Put more directly, you could ask: Brian Epstein or Andrew Oldman? These were the managers, after all, who groomed each set of boys, helping sculpt their respective public images, especially in the very early days.
And, in the early 1960s, The Beatles were the cheerful, cheeky chaps, always ready for the camera, and The Rolling Stones were the moody, surly bad boys that good girls couldn't get enough of after they sent their respectable boyfriends off with a peck on the cheek.
Or as Tom Wolfe wrote, "The Beatles want to hold your hand, but the Stones want to burn your town."
Both bands emerged at a musically fecund time when England was awash in skiffle, blues, R&B, and rock 'n' roll. Both featured prominent songwriting duos (Lennon/McCartney and Jagger/Richards). Both rode the leading edge of the British Invasion; they were the shock and awe that readied the battlefield.
Back then, an older generation bemoaning the lost golden age of societal conformity saw little difference between the mop-tops and the shaggy nuts, but among young rock 'n' rollers, the question of whether you were a Beatles or Stones fan was the question.
And, to be fair, as long as we're comparing and contrasting, the lines aren't exactly so easily drawn. The Beatles dipped their toes in the bad-boy waters on plenty of occasions. Mick Jagger strutted and sneered on stage, but behind the scenes, he was the consummate professional who used his London School of Economics education to keep The Stones rolling along as a money-making business.
The list of all-time classics by both groups goes on and on. "A Hard Day's Night." "Let's Spend the Night Together." "Help!" "Mother's Little Helper." "Ticket to Ride." "Tumbling Dice." "Lady Madonna." "Angie." Trying to name all the great tunes written by either one of the groups — to say nothing of their famous covers — would make you dizzy as Miss Lizzie.
Among die-hard fans of both groups, the Beatles vs. Stones debate has raged on for well over 40 years. It's less a question of which group is the "greatest band" — that question would be like comparing apples to oranges — than a question of which style or image best fits your personal groove.

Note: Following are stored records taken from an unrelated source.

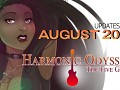 Harmonic Odyssey Developments for August 2021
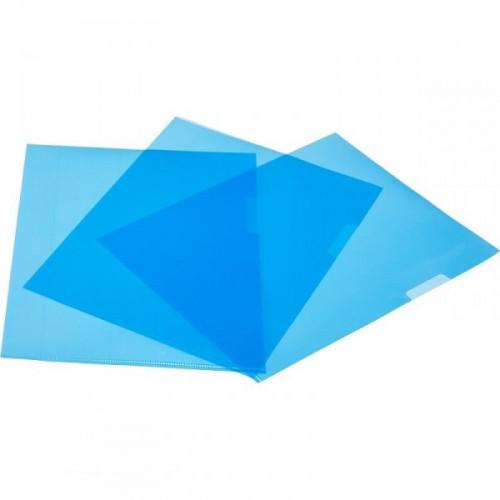 Папка уголок Attache формат А5 синий в упаковке 20 штук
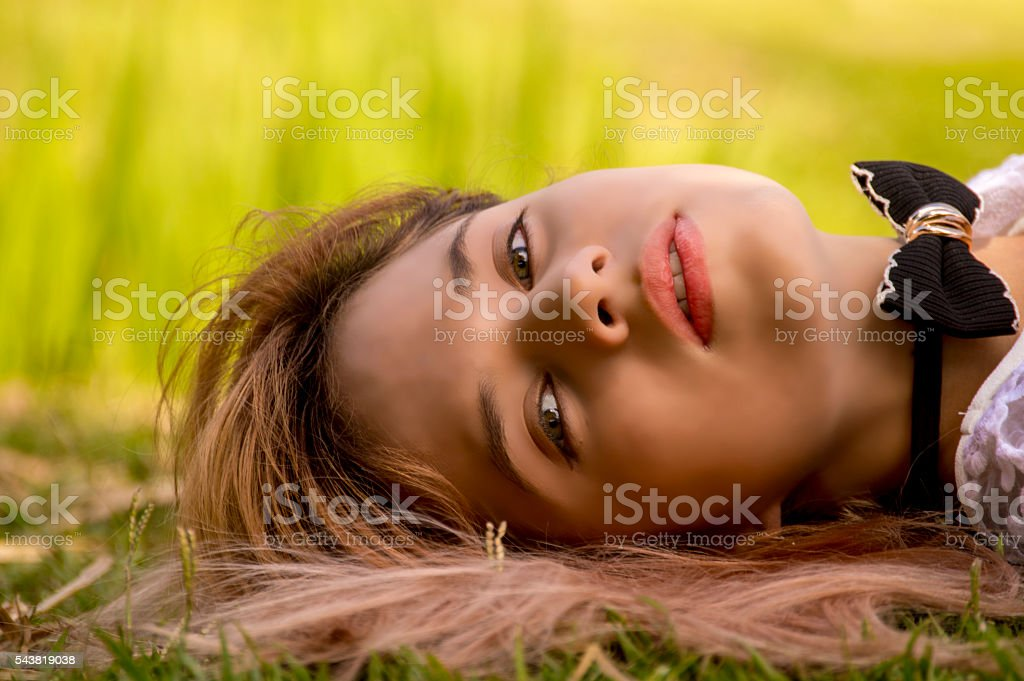 soft beauty face girl, green eyes... stock photo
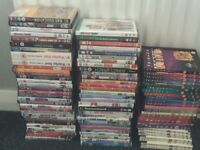 Job lots of dvds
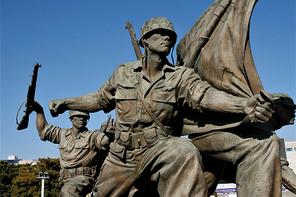 용산 전쟁기념관 6.25전쟁 기념 동상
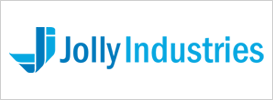 Jolly Industries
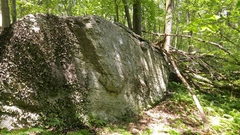 Photo of Bear Rock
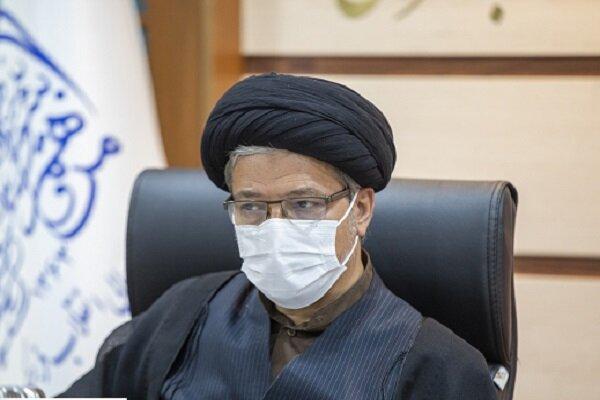 دبیر شورای عالی انقلاب فرهنگی شهادت سردار حجازی را تسلیت گفت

Now, an upcoming benefit show at the Tin Roof will reignite the debate, bringing in a cornucopia of talent for a night of Beatles and Stones covers.
"Lesley Carroll at the Tin Roof came up with the idea," says organizer Jamie Resch. "There's going to be a lot of mixing and matching between the groups. We're encouraging all the acts to dress up and really have fun with it."
Acts participating in the Beatles vs. Stones showcase include some of Charleston's busiest roots, folk-rock, and alt-country artists.
Proceeds from the show will benefit Andrew Wall, a close friend of Kentucky Shoes' mandolin/banjo player Darby Long. Wall was recently diagnosed with an extremely aggressive brain tumor known as glioblastoma. His sudden collapse, hospitalization, and coma have been devastating for the family. (For updates on Andrew Wall, visit caringbridge.org/visit/andrewwall).
"Hopefully, by the end of the night, we'll have something substantial we can give to his family," says Resch. "Many of the family members have to travel to visit him in hospice and that can be hard, financially. We want to help with that if we can."
Jason A. Zwiker has been going steady with The Stones for years, but will step out for some Beatles on the side.